T-Mobile Raised ‘Unlimited’ Data Cap To 30GB Per Month Before Throttling Occurs

T-Mobile just changed the amount of data its customers are allowed to consume before they face potential throttling, depending on network usage. The limit now sits at 30 gigabytes per billing cycle, whereas previously T-Mobile's network management policy listed the ceiling at 28GB. Obviously that is not a ginormous change, and it still underscores the funny way that wireless carriers have of defining "unlimited."

According to Merriam-Webster, the word unlimited has three definitions:
  1. lacking any controls: unrestricted / unlimited access
  2. boundless, infinite / unlimited possibilities
  3. not bounded by exceptions: undefined / the unlimited and unconditional surrender of the enemy—Sir Winston Churchill
T-Mobile One

One of T-Mobile's main selling points is that subscribers enjoy unlimited data. That is true in the sense that there are never any overage fees nor are they ever cut off from the network. However, once the 30GB threshold is reached, the customer becomes a deprioritized subscriber.
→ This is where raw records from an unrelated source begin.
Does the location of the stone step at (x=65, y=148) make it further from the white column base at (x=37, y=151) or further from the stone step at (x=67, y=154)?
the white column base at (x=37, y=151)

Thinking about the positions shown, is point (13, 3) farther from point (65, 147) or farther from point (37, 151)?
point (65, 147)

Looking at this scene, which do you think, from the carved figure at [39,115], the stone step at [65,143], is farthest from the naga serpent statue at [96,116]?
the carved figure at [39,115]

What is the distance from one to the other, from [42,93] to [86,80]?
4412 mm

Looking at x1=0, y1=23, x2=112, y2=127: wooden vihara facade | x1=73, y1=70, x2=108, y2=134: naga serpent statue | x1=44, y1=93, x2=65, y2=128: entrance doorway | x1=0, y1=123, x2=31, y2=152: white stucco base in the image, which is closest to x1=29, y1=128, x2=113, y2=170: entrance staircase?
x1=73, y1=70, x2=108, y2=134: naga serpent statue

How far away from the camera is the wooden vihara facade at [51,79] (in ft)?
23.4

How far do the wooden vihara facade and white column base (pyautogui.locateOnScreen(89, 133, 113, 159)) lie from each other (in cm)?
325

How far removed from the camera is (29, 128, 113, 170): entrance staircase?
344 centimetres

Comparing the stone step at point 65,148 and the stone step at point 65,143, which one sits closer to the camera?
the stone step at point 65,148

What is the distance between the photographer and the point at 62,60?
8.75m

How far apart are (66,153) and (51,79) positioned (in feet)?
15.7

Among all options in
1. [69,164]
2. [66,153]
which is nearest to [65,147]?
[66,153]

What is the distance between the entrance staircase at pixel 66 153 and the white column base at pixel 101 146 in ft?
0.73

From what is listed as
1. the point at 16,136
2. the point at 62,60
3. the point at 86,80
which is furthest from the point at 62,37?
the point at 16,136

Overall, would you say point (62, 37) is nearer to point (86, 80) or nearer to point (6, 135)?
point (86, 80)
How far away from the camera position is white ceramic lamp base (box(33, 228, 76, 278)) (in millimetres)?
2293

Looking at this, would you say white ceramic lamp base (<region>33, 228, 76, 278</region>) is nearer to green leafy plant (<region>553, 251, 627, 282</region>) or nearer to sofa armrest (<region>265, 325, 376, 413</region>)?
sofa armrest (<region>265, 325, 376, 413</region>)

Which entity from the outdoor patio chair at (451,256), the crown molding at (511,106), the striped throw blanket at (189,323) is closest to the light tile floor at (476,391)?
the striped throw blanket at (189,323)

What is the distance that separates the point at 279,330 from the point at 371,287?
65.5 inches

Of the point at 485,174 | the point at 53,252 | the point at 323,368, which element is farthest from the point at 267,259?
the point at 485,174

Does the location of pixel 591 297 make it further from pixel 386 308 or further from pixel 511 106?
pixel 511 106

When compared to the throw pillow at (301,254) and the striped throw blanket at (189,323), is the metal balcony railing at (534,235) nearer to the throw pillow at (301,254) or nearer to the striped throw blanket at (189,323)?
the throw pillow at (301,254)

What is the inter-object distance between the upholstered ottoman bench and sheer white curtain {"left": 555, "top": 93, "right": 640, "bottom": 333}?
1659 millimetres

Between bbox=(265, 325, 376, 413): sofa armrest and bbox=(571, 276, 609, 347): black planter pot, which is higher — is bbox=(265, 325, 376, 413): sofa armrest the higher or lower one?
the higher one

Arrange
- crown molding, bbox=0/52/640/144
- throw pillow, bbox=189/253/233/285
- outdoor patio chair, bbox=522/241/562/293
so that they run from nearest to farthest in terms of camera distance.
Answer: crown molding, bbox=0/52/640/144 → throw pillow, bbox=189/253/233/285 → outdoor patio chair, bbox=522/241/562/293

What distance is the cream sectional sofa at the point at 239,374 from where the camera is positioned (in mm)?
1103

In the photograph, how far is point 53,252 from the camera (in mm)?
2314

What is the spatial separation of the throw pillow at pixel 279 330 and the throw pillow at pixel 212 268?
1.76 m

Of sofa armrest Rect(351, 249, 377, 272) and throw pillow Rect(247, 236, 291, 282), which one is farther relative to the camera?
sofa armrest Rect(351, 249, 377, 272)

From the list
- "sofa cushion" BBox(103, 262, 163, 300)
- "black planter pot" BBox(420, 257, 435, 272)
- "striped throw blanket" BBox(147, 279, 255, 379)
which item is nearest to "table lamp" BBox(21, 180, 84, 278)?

To T-Mobile's credit, it offers the highest amount of data on an unlimited plan before potential throttling begins. As stated in the second paragraph of the Network Management for Extremely High Data Usage and Tethering section of T-Mobile's Internet Services policies:
Based on network statistics for the most recent quarter, customers who use more than 30GB of data during a billing cycle will have their data usage prioritized below other customers’ data usage for the remainder of the billing cycle in times and at locations where there are competing customer demands for network resources. At the start of the next bill cycle, the customer’s usage status is reset, and this data traffic is no longer prioritized below other traffic.
T-Mobile is not alone in throttling data after a certain point on unlimited plans. Sprint caps unfettered data access at 23GB, while Verizon and AT&T both put the limit at 22GB. T-Mobile's cap works out to around a gigabyte per day.

Going over the 30GB threshold doesn't necessarily mean a user will see slowed downloads. It all depends on busy the network is. The most likely time a heavy data user might be affected is during peak hours when the network is more apt to being congested.